Однако письма, которые затем начали систематически приходить, казалось, опровергали мамино пророчество. Безрадостные, жалобные, освещенные редкими искорками юмора или вспышками ярости против Хакетта, они были столь однообразными и столь недостойными Десмонда, что я их никому не показывал. По сравнению с событиями, ждавшими Десмонда впереди, то был самый унылый период его жизни. На ранних этапах его послушничества у Десмонда был один-единственный друг среди неотесанных парней – юноша с не менее тонкой душевной организацией, чем у него самого, которому здесь дали прозвище Полоумный. Именно с ним Десмонд проводил часы отдыха. Они играли в теннис допотопными ракетками и изношенными мячами на поле, усеянном высохшими на жарком солнце коровьими лепешками. А иногда они молча гуляли по старому аббатству, впитывая в себя красоту и спокойствие сей находящейся в пренебрежении части семинарии. В дождливые дни они прятались в библиотеке, где читали, конечно, не толстые тома «Книги мучеников», коими были заставлены все полки, но гораздо менее безгрешную литературу. Еще они сочиняли вдвоем достаточно грубые лимерики, посвященные Хакетту. Стишки эти, написанные левой рукой, потом разбрасывались в туалетах и в других общественных местах.

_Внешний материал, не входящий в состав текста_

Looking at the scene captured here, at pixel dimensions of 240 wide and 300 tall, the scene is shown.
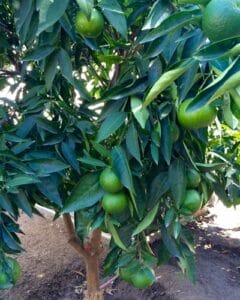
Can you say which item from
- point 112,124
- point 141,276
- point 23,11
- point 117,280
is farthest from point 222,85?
point 117,280

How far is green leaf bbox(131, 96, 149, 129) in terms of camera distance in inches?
33.5

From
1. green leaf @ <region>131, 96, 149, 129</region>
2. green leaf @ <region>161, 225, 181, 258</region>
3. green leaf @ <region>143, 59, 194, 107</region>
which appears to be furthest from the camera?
green leaf @ <region>161, 225, 181, 258</region>

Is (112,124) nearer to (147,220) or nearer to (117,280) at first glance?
(147,220)

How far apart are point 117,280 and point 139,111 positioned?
164 cm

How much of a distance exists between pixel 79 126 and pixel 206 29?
60cm

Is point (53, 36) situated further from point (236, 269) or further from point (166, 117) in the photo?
point (236, 269)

За исключением отца Петитта, остальные наставники из числа духовенства особо не жаловали Десмонда, так как он частенько оскорблял их в лучших чувствах, демонстрируя, что знает гораздо больше того, чему они пытались его научить. Но вот отец Петитт, пожилой, розовощекий, довольно застенчивый маленький человечек, который во время первой трапезы морщился и хмурился в сторону Десмонда, с самого начала был расположен к юноше, чей школьный отчет представлял первостепенный интерес для хормейстера, вынужденного блуждать в дебрях окружающего его музыкального невежества. И все же он и не решался предъявлять права на нечто большее. Отец Петитт играл на церковном органе, обучал желающих игре на фортепьяно или на скрипке, набрал в хор нужное количество певчих, способных исполнять церковные гимны, литании и григорианские хоралы, но при этом старательно следил за тем, чтобы песнопения не переросли в заунывный вой. Как отец Петитт попал в семинарию, можно было только гадать, поскольку он был не только не слишком разговорчив, но и болезненно застенчив. Любой заданный в лоб вопрос вгонял его в краску. Он, вне всякого сомнения, был с раннего детства очень музыкален и уже в подростковом возрасте играл в оркестрах центральных графств Англии, причем играл на флейте, что вполне соответствовало его характеру. Как и почему он внезапно решил учиться на священника – тайна, покрытая мраком. Отец Петитт упорно молчал и о том, что заставляло его перекочевать из одного прихода, куда он был назначен после рукоположения, в другой. Святой отец был не создан для успеха, даже в деле служения Господу, но его музыкальные знания были всегда при нем, и он счел Божьей благодатью то, что в конце концов оказался в семинарии Святого Симеона. Здесь он был любим всеми, и особенно отцом настоятелем, который явно покровительствовал «маленькому собрату».
Вскоре после их первой встречи отец Петитт все же ненавязчиво завлек Десмонда в музыкальную комнату – усиленное стропилами длинное помещение, расположенное над крытой галереей старого аббатства, подальше от бетонных строений и вообще от всех режущих глаз видов и режущих слух звуков.
– Присаживайся, Десмонд, и позволь мне с тобой побеседовать.